指示内容:
提示テキストのうち「形状的には」で始まる段落を、主な事実を残して箇条書きに書き直してください。

提示テキスト:
+ + +

ハウスや、それに付随する環境制御や潅水装置などの施設を新規導入する際には、仕様について多くのことを決める必要があります。補助事業を使用することも多く大きな投資となるハウスの新設。企画や設計を誤ると完成後に軌道修正することは難しくなります。今回は、失敗を極力抑え費用対効果も得られるよう、新規導入の際のポイントを3記事に分けて整理しました。

第二回は実践編として、ハウスの仕様策定について具体的な考え方をお示しします。

【農業用ハウス】ハウス・栽培施設の仕様策定のポイント~

 ①基本&準備編

 ②実践編「ハウスの設計」 ←この記事

 ③実践編「環境制御や潅水装置など付帯設備」

①ハウスのタイプ

ハウスのタイプには様々なヴァリエーションがあります。以下にいくつか分類をしてみます。

構造的には、簡易なパイプハウス(地中押し込み式パイプハウスとして分類)、と基礎を持つ鉄骨ハウスに分類されます。

強度的には、大口径のパイプを補強材として用い強風などへの耐候性を持つもの、鉄骨ハウスでも強度を高めた低コスト耐候性ハウスなどがあります。

形状的には、1棟が独立した単棟ハウスと連結した連棟ハウス、換気性が高くオランダ式誘引方法(ハイワイヤー栽培)にも対応した高軒高ハウス(軒高3.5m以上)、1間口に2~3個の屋根を持ち千鳥換気窓を配置したオランダ式高軒高ハウス(フェンローハウス)などに分類されます。

また換気窓の形状でも分類が可能で、屋根の上部に換気窓(天窓)を持つ天窓換気方式、連棟屋根の谷部に巻き上げ式換気窓を持つ谷換気方式、ハウスのサイドに巻き上げ式換気窓を持つ側窓換気方式があります。

以上のような分類と組み合わせよりハウスのタイプが決まってまいります。実際は作物と栽培方法に適したハウスのタイプがあって、ハイワイヤー栽培が多く行われるトマトやパプリカでは高軒高ハウスやフェンロー型ハウスの導入が多くみられます。しかしこれらは高価であり、軒高を低くするなどでコストを抑えることもあります。

+ + +

データ抜粋:
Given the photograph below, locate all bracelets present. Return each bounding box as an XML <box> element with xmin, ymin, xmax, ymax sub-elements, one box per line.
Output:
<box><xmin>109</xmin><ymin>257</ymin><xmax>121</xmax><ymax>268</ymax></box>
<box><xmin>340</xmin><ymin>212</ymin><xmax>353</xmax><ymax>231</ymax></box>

+ + +

出力結果:
形状によるハウスの分類:
- 単棟ハウス:1棟が独立したもの
- 連棟ハウス:連結したもの
- 高軒高ハウス:軒高3.5m以上。換気性が高く、オランダ式誘引方法(ハイワイヤー栽培)にも対応
- オランダ式高軒高ハウス(フェンローハウス):1間口に2~3個の屋根を持ち、千鳥換気窓を配置